Fazer um find-and-replace cego em “blog-manager-staging.internal” teria silenciosamente quebrado o passo de deploy, porque esse hostname continua correto ali, ele só não é mais onde o runner em si mora. Tive que ler todo comando SSH no contexto e perguntar “isso está mirando no runner, ou está mirando no app?” antes de mexer.
Também decidi verificar contra o host ao vivo em vez de confiar na descrição da ticket. A ticket dizia que o diretório do runner ainda se chamava actions-runner. Entrando via SSH e checando, não era mais assim, tinha sido renomeado para runner-blog-manager, porque o novo host também roda um segundo runner para um repositório sem relação, e dois runners chamados actions-runner no mesmo diretório home de usuário colidiriam. Não é algo que você pegaria só lendo a documentação antiga com atenção, você teria que já saber que a correção estava errada para ir procurar.
O que me surpreendeu
A parte que realmente me fez parar e cavar mais fundo: enquanto rodava a revisão no meu próprio diff, um dos ângulos de revisão sinalizou que uma ticket que eu tinha citado como “a role do Ansible que codifica essa configuração de runner” estava marcada como concluída. Se estava concluída, e presumivelmente já tinha aprendido a mesma lição de PATH que eu estava documentando, por que eu ainda estava escrevendo um runbook manual de SSH?
Fui de fato ler o histórico daquela ticket em vez de confiar no título. Ela realmente tinha sido entregue, uma role do Ansible agora provisiona esse runner exato, verificada ponta a ponta contra o host ao vivo.
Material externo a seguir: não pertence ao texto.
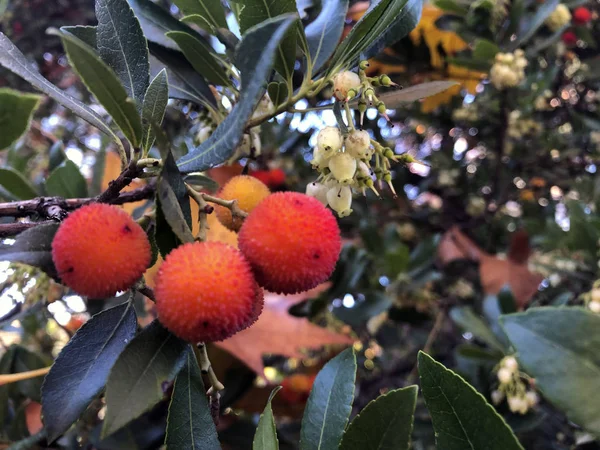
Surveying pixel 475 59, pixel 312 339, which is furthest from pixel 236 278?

Mas lendo as notas de sessão daquele rollout, o passo de correção de PATH da role escreve em .env. O mesmo mecanismo quebrado. A codificação em Ansible reintroduziu exatamente o bug que deveria prevenir, porque quem escreveu aquilo (um eu do passado, alguns dias antes) ainda não tinha aprendido a lição .env-versus-.path.
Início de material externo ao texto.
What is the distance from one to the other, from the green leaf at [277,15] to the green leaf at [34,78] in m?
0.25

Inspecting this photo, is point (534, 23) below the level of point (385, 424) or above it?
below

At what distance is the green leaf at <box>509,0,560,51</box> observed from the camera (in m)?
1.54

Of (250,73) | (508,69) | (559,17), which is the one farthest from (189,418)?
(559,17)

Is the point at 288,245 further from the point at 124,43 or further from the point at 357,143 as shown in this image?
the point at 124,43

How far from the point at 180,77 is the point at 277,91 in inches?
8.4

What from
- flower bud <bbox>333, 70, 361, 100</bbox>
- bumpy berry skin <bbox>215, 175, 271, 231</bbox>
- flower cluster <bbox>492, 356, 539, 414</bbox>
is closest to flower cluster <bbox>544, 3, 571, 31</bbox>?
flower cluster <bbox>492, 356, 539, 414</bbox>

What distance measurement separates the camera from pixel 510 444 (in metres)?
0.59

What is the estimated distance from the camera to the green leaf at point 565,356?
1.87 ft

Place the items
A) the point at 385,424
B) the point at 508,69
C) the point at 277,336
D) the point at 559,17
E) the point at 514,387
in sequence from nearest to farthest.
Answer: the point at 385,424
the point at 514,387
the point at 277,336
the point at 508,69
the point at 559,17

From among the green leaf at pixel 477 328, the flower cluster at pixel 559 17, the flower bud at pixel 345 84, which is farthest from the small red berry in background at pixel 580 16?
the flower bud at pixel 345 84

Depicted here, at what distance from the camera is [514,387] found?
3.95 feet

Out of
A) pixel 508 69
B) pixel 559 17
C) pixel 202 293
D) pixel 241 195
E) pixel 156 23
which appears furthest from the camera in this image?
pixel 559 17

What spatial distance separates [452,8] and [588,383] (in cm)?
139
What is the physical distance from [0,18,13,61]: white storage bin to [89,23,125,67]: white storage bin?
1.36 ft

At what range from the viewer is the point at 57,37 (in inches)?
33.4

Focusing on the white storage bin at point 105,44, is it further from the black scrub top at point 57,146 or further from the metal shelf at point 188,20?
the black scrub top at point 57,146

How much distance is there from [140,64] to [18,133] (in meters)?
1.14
Então o runbook manual que eu estava “só atualizando” está atualmente mais correto do que a automação que deveria substituí-lo. É um negócio desconfortável de escrever numa doc, mas é verdade hoje, e fingir o contrário em nome de “os passos manuais são só um fallback legado” teria sido ativamente errado. Reescrevi essa seção para dizer isso claramente, sem suavizar.
O que vem a seguir
O bug de .env da role do Ansible ainda precisa da própria correção, sinalizei isso na base de conhecimento em vez de abrir uma ticket eu mesmo, já que é o backlog de outro projeto. Da próxima vez que eu mexer nessa role, o bug de PATH deve ser a primeira coisa checada antes de escrever nova automação em cima dela.
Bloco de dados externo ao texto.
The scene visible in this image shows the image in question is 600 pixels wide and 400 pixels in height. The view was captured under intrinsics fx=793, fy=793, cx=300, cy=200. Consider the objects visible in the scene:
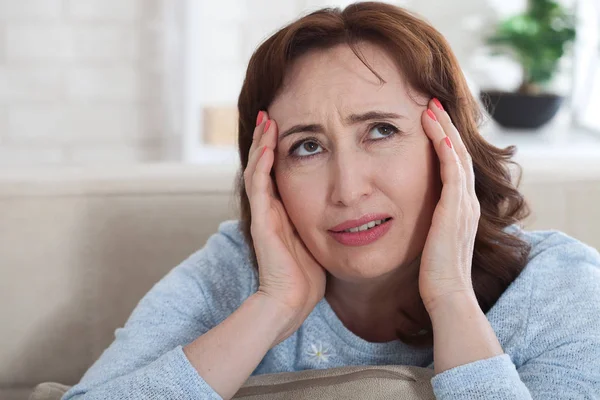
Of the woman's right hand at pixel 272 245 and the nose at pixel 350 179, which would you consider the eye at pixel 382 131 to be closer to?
the nose at pixel 350 179

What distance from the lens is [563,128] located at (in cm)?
369

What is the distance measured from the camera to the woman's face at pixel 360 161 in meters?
1.34

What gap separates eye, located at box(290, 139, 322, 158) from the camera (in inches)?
55.7

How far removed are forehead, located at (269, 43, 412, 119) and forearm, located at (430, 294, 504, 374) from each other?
35 centimetres

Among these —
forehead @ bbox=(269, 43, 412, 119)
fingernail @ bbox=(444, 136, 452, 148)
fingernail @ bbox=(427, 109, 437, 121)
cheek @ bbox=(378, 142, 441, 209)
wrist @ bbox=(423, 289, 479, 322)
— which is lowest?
wrist @ bbox=(423, 289, 479, 322)

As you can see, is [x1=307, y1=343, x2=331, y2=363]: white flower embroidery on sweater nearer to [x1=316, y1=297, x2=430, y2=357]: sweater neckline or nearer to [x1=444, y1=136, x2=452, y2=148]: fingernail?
[x1=316, y1=297, x2=430, y2=357]: sweater neckline

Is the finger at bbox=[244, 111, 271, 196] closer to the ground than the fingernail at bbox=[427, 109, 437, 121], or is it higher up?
closer to the ground

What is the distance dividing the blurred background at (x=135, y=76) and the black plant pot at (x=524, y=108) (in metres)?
0.01

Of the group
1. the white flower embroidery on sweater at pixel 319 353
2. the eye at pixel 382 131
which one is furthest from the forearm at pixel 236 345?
the eye at pixel 382 131

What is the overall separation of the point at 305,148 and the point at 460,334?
16.8 inches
A lição maior para mim não era sobre runners do GitHub Actions especificamente. É que “a automação foi entregue” e “a automação está correta” são duas afirmações separadas, e uma ticket fechada só prova a primeira. Quase citei aquela ticket ao pé da letra na descrição do meu próprio PR. Ler o histórico real de comentários em vez do título foi o que pegou isso.